At the forefront of a new field that promises to revolutionize treatments for people with disabling injuries, the Derfner-Lieberman Laboratory for Regenerative Rehabilitation Research – named in recognition of support from The Derfner Foundation and its trustee Jay Lieberman – develops therapeutics and interventions to enhance tissue repair and identify alternate treatments that people can pursue before they take the next step of surgery. The Laboratory’s initial studies incorporated the use of micro-fragmented adipose tissue on rotator cuff injuries of the shoulder for wheelchair users with spinal cord injury and for treatment of meniscal tears in active-duty military personnel, avoiding the potential adverse effects of surgery and the downtime for prolonged postoperative recovery.
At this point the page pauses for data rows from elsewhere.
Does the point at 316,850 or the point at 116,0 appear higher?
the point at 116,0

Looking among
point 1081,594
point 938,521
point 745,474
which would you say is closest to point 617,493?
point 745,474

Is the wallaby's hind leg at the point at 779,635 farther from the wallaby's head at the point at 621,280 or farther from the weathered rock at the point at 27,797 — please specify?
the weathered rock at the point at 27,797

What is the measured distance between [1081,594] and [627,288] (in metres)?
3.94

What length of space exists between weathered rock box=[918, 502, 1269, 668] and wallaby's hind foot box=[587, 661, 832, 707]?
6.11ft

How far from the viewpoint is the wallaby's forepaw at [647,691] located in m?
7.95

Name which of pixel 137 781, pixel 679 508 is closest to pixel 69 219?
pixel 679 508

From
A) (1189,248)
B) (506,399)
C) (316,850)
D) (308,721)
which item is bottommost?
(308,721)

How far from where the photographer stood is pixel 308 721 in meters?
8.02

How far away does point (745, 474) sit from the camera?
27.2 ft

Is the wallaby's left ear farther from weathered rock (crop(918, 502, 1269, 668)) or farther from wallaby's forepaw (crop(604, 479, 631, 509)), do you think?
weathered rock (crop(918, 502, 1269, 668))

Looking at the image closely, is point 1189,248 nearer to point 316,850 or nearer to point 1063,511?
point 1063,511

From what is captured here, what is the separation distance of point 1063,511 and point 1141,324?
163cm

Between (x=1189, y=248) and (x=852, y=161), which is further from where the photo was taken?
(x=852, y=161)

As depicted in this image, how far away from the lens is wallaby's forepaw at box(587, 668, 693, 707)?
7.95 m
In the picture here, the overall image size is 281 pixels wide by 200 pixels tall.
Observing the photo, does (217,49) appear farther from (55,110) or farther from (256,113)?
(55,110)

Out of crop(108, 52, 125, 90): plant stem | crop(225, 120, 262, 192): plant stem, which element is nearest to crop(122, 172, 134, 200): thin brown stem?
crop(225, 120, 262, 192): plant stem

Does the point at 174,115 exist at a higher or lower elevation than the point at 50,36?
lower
The Derfner-Lieberman Laboratory research team is comprised of three co-directors:

  • Trevor Dyson-Hudson, MD, director of the Center for Spinal Cord Injury Research at Kessler Foundation.
  • Nathan Hogaboom, PhD, the first Derfner fellow, now a research scientist in the Center for Spinal Cord Injury Research at Kessler Foundation.
  • Jay Bowen, DO, co-director of the New Jersey Regenerative Institute that specializes in regenerative and orthobiologic treatments. Dr. Bowen trained under the late Gerald Malanga, MD, one of the original founders of the Laboratory.

A key component of the Laboratory is its fellowship program, which supports ongoing clinical and postdoctoral research training. Two goals of the fellowship are to facilitate clinically based research on the effectiveness of various regenerative and orthobiological treatments, such as platelet rich plasma, bone marrow, and micro-fragmented adipose tissue, and to establish a centralized database to record treatment outcomes from other clinics performing orthobiologic treatments.


Current Funding Support

The Derfner Foundation, New Jersey Commission on Spinal Cord Research, Craig H. Neilsen Foundation, and The Geneva Foundation.